Over ons

Meer Vreugde

OVER ONS

De Koninklijke Toneelkring Meer Vreugde brengt jaarlijks twee voorstellingen. Meer Vreugde is in haar keuzes eigenzinnig, door De Dikke Van Dale omschreven als “geneigd om zijn eigen zin te volgen”. Meer Vreugde wil daarbij verrassen, ontroeren, verwonderen, verbazen, doen lachen en soms ontregelen.

Dit is Het Verhaal van Meer Vreugde.

Dit is Het Verhaal van Meer Vreugde. Of er in de prehistorie al toneel werd gespeeld in onze gewesten is heel onzeker. We vinden een eerste optreden in Oostrozebeke terug in 1913, toen op een zondagnamiddag de voorstelling van “Het blauwe Oog” doorging. Onder de naam Veel Vreugde en daarna Onze Vreugde werden, vanaf 1930, tal van voorstellingen gespeeld door het mannentoneel.

In 1941 werd Toneelkring Meer Vreugde geboren. Aan de wieg mensen als Emmanuel Seynaeve en Gustaaf Ledure. In Oostrozebeke zou, voor het eerst in de streek, niet alleen met mannen maar ook met vrouwen gespeeld worden. Het diep christelijke Oostrozebeke was echter nog niet klaar voor deze stap en Meer Vreugde werd prompt de toegang tot de parochiezaal ontzegd. In cafézaaltjes en buurgemeenten zette de nog jonge toneelvereniging echter door. Vooruitstrevend, dat was en is Meer Vreugde tot op de dag van vandaag nog altijd.

Toen kort na de oorlog erevoorzitter Jean Seynaeve een Engelse oorlogsbarak op de kop kon tikken, die in 1946 achter Café De Zwarte Leeuw heropgebouwd werd, had Meer Vreugde eindelijk haar eerste thuishaven: Het Witte Paard.
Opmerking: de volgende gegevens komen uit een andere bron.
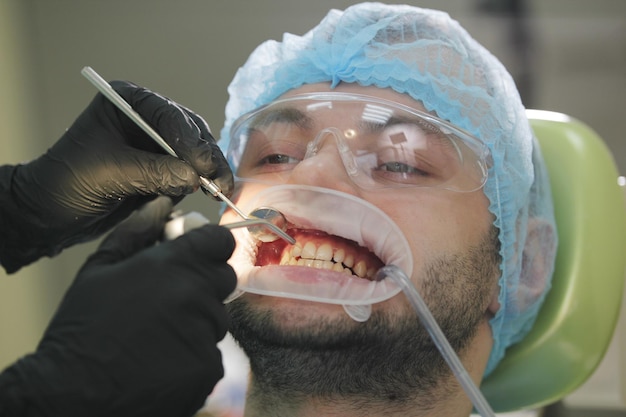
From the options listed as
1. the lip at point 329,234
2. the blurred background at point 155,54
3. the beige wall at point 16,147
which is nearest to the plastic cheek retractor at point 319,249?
the lip at point 329,234

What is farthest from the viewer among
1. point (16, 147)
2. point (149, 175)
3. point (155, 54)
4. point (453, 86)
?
point (155, 54)

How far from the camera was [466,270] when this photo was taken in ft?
4.53

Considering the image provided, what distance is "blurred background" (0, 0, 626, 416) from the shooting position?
1757 mm

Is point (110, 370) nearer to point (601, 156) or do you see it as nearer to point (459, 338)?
point (459, 338)

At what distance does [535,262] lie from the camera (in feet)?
5.28

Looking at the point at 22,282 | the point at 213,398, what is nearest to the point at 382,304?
the point at 213,398

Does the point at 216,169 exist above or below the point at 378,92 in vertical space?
below

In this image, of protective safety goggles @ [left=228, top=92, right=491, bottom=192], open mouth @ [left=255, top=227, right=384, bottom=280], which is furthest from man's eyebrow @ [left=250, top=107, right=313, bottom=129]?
open mouth @ [left=255, top=227, right=384, bottom=280]

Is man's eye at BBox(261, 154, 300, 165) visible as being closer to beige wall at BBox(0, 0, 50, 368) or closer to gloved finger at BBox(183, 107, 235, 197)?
gloved finger at BBox(183, 107, 235, 197)

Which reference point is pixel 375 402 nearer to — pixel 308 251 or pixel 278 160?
pixel 308 251

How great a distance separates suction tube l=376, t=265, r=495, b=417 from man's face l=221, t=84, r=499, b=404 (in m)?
0.05

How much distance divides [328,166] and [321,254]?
0.19m

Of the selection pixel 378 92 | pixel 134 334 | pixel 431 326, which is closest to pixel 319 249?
pixel 431 326

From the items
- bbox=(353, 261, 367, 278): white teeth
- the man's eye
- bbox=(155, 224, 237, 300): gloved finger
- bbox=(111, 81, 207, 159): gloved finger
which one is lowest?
bbox=(353, 261, 367, 278): white teeth
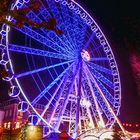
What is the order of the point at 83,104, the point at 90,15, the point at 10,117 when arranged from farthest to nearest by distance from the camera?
the point at 10,117, the point at 90,15, the point at 83,104

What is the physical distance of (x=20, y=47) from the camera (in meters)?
21.0

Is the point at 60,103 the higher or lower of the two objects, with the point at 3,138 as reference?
higher

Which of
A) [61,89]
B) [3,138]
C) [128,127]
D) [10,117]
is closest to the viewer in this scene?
[3,138]

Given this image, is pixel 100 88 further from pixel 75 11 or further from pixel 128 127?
pixel 128 127

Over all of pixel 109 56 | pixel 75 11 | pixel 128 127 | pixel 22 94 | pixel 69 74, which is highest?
pixel 75 11

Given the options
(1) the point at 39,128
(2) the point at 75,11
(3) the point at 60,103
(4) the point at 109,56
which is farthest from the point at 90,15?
(1) the point at 39,128

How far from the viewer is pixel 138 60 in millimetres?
20047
Het toneelleven was druk met soms wel vier stukken per jaar.

Zaal Concordia werd, begin de jaren ’60, de nieuwe toneelzaal en een nieuwe stap in de geschiedenis. In 1966 overleed boegbeeld Emanuel Seynaeve. Meer Vreugde was in diepe rouw. Het werd een moeilijke periode. Huidig voorzitter Philippe Vandeputte nam met een paar mensen het roer in handen en wist de woelige jaren om te keren in een nieuwe bloeiperiode. Kaffeetheater, een eigen Jeugdstudio, Kindertoneel. Meer Vreugde schrok voor niets terug. De verhuis naar De Krinkel, eind 1983, was een godsgeschenk. In het kleine zaaltje waren de mogelijkheden enorm en kon er ook financieel eindelijk ademgehaald worden.

De overgang in 1990 naar het OC Mandelroos was lastig en moeilijk. Maar ook daar werd al vlug een mouw aangepast. Meer Vreugde voelde zich opnieuw thuis. Meer Vreugde was en is klaar om nog jaren verder te schrijven aan dit verhaal.